Raw records →
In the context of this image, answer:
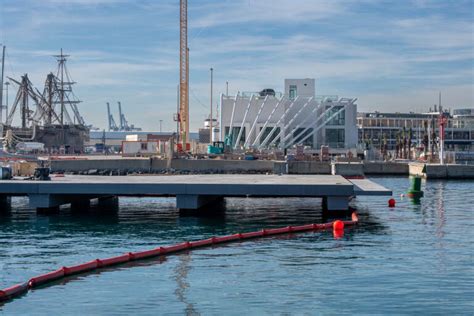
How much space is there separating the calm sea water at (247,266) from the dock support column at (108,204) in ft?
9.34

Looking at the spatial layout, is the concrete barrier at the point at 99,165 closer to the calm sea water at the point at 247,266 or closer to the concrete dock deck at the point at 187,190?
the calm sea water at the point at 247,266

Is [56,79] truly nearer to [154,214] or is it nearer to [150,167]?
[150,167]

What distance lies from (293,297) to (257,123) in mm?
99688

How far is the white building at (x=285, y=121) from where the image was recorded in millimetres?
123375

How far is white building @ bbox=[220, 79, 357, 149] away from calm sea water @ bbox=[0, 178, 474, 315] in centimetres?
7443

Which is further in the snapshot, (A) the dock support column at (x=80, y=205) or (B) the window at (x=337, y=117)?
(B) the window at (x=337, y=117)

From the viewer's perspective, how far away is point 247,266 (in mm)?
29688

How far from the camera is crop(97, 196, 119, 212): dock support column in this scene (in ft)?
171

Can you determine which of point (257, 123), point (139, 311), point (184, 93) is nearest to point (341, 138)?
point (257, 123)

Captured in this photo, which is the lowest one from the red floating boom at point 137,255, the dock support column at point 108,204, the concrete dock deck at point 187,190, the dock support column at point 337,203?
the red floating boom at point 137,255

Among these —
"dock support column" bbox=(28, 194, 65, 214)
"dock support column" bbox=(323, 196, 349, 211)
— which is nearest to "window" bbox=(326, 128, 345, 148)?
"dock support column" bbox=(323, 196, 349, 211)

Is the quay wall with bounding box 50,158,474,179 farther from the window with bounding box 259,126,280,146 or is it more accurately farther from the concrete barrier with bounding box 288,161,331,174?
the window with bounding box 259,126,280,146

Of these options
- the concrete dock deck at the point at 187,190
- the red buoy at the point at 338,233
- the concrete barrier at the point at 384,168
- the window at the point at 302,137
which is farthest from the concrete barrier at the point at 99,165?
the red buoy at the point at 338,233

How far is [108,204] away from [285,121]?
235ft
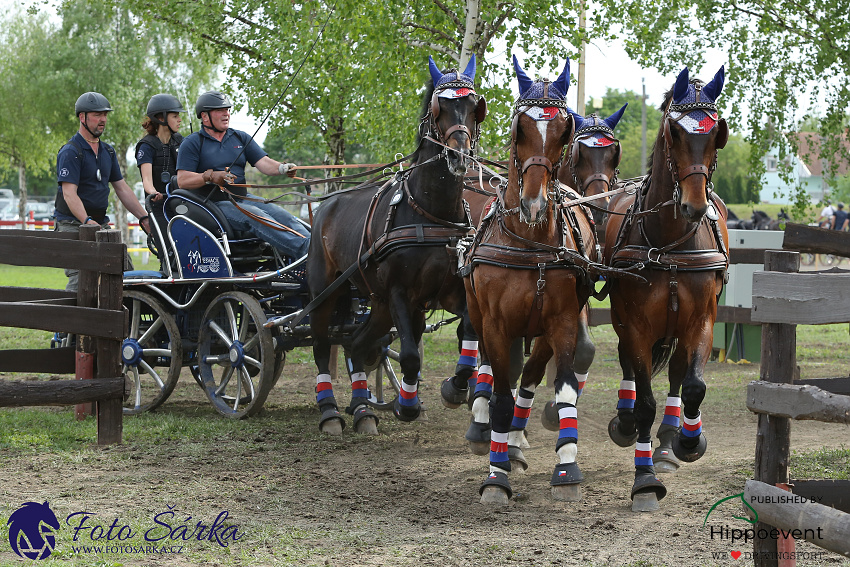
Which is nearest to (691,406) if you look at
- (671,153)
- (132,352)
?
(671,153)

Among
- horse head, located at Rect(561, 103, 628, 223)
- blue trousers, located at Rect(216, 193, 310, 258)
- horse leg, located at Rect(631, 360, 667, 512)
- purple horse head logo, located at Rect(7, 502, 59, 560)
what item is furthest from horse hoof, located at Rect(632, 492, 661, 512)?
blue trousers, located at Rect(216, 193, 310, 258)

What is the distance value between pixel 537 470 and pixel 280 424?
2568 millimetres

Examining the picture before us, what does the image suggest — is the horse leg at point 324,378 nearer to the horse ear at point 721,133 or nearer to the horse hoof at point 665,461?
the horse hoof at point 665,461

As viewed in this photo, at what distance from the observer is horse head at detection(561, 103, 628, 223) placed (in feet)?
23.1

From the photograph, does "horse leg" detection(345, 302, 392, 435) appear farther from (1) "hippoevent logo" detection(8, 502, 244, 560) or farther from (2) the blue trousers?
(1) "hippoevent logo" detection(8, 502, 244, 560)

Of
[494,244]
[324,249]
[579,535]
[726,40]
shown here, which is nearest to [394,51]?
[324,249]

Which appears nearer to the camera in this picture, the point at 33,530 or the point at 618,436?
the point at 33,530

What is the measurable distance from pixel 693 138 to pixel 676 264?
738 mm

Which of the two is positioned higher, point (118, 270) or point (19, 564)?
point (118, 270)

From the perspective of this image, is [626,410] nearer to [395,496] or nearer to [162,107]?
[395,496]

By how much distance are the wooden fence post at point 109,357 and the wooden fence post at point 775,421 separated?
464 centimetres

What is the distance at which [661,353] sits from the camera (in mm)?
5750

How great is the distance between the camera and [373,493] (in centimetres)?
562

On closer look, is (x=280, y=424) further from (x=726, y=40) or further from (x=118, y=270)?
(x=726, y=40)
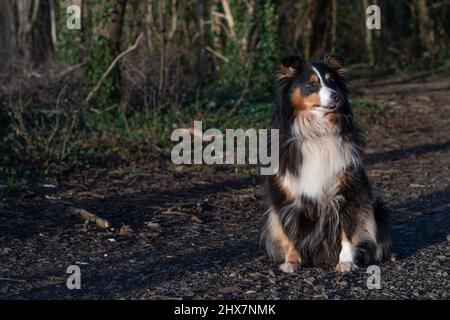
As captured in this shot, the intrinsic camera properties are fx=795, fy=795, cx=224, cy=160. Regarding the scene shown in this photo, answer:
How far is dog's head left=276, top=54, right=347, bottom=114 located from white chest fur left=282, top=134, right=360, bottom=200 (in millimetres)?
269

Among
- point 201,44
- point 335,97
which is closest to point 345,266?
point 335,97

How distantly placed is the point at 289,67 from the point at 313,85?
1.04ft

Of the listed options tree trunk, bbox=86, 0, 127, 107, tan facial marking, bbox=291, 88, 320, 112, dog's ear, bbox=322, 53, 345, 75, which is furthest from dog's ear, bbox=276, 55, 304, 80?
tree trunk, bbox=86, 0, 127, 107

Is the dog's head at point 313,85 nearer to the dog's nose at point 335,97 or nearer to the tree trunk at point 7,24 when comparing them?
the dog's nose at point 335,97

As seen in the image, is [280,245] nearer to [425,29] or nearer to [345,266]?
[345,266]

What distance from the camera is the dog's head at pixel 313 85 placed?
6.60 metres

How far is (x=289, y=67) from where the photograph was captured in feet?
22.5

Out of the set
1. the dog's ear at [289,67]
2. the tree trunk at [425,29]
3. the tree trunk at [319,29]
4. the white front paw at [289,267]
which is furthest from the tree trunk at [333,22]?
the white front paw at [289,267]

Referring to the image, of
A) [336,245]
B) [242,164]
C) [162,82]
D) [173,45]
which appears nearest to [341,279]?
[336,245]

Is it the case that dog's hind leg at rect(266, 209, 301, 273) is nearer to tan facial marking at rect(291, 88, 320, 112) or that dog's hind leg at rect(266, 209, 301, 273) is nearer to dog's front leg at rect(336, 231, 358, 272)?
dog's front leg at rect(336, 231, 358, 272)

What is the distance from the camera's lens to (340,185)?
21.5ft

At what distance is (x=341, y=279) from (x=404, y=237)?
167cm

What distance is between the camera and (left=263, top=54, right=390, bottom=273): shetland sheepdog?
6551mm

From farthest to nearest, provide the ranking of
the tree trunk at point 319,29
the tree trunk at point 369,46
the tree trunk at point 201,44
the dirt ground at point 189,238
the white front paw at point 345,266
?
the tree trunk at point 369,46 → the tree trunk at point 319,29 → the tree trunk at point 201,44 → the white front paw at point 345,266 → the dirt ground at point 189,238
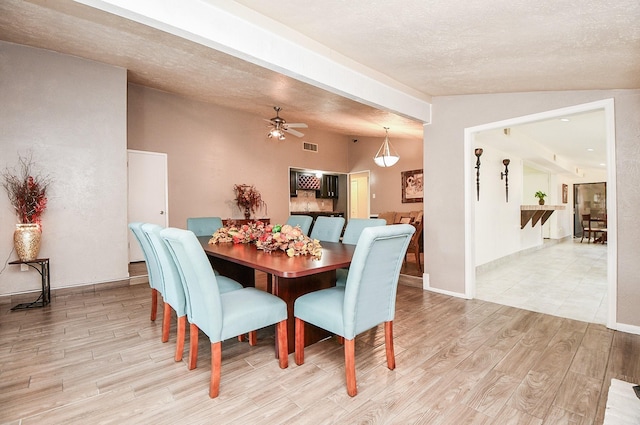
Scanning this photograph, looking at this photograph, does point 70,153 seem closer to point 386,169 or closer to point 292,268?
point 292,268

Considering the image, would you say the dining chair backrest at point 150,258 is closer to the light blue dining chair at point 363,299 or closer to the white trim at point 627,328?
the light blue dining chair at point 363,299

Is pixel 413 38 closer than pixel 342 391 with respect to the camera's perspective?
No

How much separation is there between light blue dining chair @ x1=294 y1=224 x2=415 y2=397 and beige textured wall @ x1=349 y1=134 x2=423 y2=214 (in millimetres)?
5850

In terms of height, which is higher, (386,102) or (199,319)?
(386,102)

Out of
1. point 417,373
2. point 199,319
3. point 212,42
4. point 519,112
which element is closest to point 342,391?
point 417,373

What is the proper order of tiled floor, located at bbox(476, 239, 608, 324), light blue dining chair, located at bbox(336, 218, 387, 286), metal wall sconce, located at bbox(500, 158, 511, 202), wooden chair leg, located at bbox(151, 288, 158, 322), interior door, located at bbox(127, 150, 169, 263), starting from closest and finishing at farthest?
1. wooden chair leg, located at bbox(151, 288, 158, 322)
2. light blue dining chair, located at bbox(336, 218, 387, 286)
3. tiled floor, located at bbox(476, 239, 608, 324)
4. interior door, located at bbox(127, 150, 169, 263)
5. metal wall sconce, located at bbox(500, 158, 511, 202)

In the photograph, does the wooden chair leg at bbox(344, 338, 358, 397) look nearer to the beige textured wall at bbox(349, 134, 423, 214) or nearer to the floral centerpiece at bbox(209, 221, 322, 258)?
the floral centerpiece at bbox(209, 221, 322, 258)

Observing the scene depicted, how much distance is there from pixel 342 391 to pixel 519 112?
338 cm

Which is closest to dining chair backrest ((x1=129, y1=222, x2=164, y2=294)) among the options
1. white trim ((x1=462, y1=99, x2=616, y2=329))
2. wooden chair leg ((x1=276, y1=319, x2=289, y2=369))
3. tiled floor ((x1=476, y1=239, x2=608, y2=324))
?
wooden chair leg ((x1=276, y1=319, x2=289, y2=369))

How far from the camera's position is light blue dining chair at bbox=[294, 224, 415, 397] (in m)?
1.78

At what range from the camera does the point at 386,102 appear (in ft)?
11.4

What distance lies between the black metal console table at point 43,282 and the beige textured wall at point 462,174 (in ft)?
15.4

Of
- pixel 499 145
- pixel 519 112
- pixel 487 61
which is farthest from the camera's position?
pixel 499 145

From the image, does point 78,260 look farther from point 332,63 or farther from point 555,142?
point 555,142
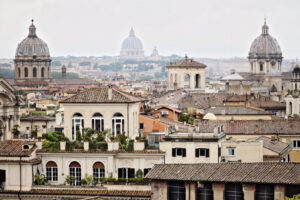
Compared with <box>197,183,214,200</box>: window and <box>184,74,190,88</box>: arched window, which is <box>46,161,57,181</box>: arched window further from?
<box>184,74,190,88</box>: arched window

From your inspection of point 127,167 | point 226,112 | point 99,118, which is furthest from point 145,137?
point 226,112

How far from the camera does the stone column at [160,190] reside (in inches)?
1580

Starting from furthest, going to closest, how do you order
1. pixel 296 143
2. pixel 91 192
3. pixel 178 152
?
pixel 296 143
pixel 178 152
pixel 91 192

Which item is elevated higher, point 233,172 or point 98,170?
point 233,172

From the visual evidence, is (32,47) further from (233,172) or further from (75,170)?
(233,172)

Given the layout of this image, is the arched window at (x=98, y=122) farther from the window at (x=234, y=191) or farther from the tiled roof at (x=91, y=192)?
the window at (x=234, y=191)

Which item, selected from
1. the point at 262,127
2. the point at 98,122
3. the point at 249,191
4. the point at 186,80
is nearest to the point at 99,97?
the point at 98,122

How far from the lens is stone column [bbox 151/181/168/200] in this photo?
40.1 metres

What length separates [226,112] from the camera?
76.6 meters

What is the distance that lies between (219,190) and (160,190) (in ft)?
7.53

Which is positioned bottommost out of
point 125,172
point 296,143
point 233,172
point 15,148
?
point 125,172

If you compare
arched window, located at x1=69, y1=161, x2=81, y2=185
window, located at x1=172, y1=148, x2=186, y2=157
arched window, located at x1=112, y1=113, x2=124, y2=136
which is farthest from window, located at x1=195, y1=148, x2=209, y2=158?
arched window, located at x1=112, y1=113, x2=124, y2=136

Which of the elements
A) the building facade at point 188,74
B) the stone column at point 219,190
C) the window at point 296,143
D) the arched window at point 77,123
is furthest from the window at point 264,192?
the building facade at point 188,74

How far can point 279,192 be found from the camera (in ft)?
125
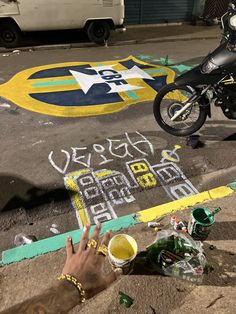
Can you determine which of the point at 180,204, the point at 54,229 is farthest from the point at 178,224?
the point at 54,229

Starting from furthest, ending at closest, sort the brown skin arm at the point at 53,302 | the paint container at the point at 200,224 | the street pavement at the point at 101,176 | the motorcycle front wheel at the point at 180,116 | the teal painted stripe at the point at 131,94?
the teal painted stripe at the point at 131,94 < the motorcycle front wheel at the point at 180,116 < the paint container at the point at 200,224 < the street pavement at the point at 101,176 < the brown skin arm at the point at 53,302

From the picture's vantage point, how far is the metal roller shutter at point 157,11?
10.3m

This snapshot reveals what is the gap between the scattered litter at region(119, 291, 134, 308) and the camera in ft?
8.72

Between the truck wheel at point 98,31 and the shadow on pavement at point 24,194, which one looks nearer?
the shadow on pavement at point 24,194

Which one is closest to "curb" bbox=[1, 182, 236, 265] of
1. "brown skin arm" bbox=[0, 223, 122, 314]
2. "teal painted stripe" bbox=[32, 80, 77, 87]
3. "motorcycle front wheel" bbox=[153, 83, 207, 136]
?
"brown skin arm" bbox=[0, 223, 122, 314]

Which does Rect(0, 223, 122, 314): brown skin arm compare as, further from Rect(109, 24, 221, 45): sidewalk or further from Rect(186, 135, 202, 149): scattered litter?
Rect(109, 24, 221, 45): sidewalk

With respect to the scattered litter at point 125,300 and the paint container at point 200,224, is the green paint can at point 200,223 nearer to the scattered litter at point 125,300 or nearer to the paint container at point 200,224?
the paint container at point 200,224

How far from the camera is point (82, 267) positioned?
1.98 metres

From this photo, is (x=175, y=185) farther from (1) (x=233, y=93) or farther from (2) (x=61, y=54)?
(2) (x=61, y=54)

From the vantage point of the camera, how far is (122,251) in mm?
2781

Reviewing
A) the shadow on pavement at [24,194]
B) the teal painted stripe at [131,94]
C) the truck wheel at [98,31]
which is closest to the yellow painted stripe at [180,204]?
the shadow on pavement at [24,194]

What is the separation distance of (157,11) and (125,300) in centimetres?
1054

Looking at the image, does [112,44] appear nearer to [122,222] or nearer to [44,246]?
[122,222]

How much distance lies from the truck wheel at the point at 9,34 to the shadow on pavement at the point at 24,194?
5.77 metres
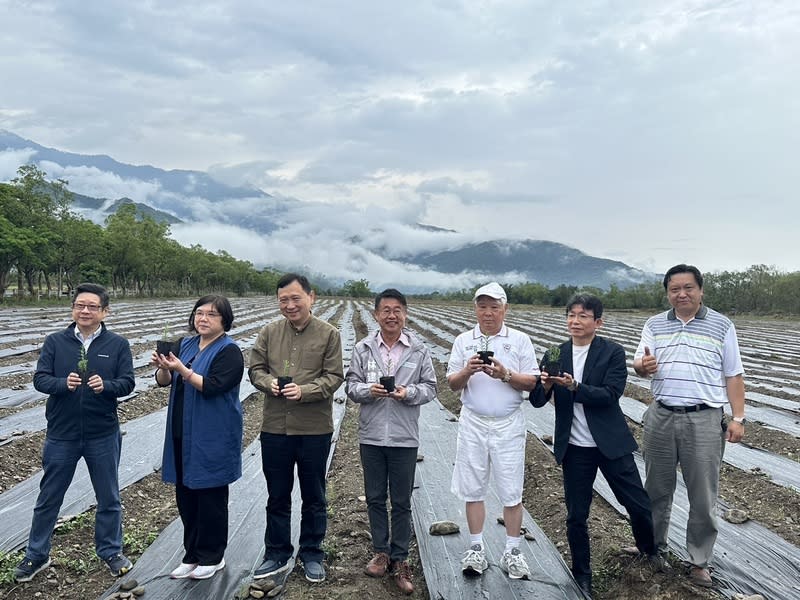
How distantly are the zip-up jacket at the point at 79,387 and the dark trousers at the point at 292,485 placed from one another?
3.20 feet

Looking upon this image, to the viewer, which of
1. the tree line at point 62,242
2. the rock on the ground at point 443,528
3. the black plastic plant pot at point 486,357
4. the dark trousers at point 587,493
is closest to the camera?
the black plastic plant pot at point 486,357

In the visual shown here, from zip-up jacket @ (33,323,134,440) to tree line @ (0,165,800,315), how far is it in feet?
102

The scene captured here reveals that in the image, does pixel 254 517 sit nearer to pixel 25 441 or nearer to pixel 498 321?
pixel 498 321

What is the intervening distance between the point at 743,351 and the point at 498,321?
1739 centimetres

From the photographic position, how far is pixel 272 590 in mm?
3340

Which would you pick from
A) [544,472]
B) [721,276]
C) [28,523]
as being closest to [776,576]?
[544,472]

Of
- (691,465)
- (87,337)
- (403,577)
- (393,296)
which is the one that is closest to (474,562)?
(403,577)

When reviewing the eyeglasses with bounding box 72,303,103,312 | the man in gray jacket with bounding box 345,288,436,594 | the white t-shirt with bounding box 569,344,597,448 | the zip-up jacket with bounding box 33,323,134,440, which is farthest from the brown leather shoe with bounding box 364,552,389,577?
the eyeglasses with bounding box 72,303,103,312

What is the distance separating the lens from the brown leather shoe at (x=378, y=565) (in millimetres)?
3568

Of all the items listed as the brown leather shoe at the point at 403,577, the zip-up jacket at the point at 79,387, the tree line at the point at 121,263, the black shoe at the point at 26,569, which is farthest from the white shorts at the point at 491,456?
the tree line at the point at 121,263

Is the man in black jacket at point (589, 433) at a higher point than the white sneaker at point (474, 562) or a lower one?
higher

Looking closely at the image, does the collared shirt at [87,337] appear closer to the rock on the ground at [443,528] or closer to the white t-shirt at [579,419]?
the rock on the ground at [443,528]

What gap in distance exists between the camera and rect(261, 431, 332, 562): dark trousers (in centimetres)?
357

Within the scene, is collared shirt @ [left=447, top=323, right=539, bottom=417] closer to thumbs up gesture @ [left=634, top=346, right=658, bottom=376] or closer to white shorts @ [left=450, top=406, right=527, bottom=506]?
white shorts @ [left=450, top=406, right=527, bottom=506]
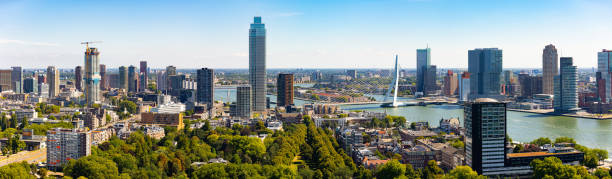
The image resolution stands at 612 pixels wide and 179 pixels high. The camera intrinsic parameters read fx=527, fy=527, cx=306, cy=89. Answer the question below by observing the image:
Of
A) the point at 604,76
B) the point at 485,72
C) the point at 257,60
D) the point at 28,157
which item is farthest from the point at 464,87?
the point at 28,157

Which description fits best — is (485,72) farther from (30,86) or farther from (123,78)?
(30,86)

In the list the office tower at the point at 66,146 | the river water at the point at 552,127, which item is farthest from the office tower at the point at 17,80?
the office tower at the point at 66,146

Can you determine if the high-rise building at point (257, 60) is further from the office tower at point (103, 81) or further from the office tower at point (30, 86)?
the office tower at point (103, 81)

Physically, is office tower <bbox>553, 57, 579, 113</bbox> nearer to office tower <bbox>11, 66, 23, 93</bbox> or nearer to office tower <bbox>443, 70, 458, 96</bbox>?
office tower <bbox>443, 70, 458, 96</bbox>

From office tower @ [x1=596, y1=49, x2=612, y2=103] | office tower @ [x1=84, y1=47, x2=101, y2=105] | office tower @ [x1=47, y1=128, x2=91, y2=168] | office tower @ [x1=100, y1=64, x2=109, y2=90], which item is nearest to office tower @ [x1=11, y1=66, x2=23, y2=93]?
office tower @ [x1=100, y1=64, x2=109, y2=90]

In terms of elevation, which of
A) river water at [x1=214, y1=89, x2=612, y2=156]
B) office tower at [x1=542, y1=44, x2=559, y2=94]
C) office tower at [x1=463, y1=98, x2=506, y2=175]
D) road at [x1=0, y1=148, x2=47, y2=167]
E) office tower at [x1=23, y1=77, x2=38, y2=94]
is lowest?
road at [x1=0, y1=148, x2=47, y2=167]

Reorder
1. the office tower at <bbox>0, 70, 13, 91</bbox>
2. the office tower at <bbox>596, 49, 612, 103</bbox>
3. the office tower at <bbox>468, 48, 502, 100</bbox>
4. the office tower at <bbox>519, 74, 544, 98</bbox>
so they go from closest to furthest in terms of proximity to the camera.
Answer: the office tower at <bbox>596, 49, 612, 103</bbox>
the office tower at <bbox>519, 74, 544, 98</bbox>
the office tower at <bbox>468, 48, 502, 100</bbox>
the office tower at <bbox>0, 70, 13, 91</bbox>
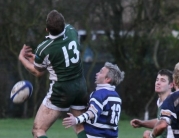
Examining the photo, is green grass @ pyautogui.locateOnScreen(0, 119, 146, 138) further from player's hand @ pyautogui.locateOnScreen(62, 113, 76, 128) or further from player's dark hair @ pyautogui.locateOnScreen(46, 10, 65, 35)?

Work to do → Write out again the entries from the line with "Looking at the image, does" up to and including the line with "5.77 metres", requests included. Multiply each number in the answers (coordinates and the distance) by 0.25 and round it to as many decimals as it had, with halves rounded up, leaving every number in the requests as it is.

Problem solution →
Looking at the image, does [112,44] appear nearer to [122,222] or nearer to [44,246]?
[31,56]

How much distance lies from the truck wheel at the point at 9,34 to the shadow on pavement at the point at 24,194?
1.44 metres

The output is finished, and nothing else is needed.